Élevage 7 juillet 2017

Les quotas pourraient-ils être un bien collectif?

Les producteurs de lait ne feraient-ils pas mieux de se constituer une banque pour aider la relève plutôt que de partager entre eux une hausse de 5 % négociable des quotas?

Daniel-Mercier Gouin, analyste réputé des politiques agricoles, estime que la récente augmentation mérite réflexion, surtout en tenant compte du fait que les quotas peuvent représenter un bien collectif.

« Soulignons d’abord la bonne nouvelle, car on pensait que le marché était mature et qu’il n’y avait pas de croissance ni de quotas supplémentaires dont les entreprises pouvaient disposer », observe d’entrée de jeu le professeur-chercheur de l’Université Laval. La forte demande en beurre et en crème, ajoute-t-il, a permis de donner de « l’oxygène » et probablement de rattraper les gains de productivité accumulés, qui ne pouvaient être comblés faute de quota disponible.

Cela étant dit, le spécialiste s’interroge sur la pertinence de rendre ce quota négociable, donc monnayable automatiquement pour un gain en capital instantané. Une hausse de 1 à 2 %, pense-t-il, permet de suivre les gains de productivité, soit en raison d’une meilleure génétique ou d’une production accrue par vache. Cependant, quand l’augmentation de quota atteint les 10 à 15 % comme aujourd’hui, il convient à ses yeux de s’interroger.

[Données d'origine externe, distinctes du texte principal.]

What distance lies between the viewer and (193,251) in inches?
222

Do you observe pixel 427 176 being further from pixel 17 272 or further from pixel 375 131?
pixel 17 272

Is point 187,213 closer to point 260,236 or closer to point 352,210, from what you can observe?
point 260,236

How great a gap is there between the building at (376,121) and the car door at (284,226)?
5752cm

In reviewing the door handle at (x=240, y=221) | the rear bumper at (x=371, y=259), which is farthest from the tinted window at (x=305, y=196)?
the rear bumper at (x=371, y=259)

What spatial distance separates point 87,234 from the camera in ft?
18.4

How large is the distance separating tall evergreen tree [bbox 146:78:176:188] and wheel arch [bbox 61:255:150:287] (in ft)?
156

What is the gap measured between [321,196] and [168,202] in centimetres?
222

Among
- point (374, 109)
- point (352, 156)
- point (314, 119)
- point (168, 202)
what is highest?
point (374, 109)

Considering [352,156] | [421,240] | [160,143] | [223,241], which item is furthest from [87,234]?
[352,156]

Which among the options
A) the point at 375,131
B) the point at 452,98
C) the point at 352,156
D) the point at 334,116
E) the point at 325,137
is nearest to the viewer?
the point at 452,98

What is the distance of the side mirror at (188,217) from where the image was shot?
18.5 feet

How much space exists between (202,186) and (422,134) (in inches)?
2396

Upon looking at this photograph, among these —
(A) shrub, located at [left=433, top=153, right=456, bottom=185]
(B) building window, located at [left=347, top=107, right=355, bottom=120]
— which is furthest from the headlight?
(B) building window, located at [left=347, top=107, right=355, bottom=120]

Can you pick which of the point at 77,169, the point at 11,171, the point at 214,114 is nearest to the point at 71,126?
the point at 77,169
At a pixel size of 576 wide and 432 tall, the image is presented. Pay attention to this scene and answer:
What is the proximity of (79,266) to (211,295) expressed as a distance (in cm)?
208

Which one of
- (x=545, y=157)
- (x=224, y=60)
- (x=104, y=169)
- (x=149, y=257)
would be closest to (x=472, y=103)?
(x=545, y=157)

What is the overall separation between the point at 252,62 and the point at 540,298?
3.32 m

« Ça pose un questionnement, affirme-t-il. On pourrait également considérer que ce quota est un bien collectif qui pourrait servir à accueillir plus de jeunes de la relève non apparentée. »

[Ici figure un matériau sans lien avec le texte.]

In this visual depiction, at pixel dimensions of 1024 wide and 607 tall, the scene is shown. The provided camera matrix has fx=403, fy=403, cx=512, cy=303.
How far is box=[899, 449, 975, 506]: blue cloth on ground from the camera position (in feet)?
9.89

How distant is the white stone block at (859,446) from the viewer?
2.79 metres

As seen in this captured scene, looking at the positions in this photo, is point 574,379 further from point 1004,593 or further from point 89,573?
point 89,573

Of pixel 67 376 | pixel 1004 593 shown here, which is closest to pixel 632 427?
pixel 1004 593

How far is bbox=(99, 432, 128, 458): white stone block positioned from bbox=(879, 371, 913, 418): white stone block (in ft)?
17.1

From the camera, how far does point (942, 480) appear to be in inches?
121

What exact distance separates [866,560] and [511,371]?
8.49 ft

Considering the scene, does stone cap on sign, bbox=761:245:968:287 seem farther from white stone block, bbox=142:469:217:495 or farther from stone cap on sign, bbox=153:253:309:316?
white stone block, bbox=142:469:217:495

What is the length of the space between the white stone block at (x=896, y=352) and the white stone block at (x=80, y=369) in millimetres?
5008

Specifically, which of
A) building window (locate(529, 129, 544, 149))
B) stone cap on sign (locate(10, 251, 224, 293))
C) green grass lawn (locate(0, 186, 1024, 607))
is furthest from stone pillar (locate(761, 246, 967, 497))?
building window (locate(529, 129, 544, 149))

« J’ai aussi déjà suggéré, enchaîne-t-il, de créer une banque de quotas entre les mains de l’office de producteurs. Ces quotas ne seraient pas vendus, mais loués. À ce moment-là, l’agriculteur aurait accès individuellement à du quota et le bénéfice de la location serait collectivisé, donc il appartiendrait à tous les producteurs. »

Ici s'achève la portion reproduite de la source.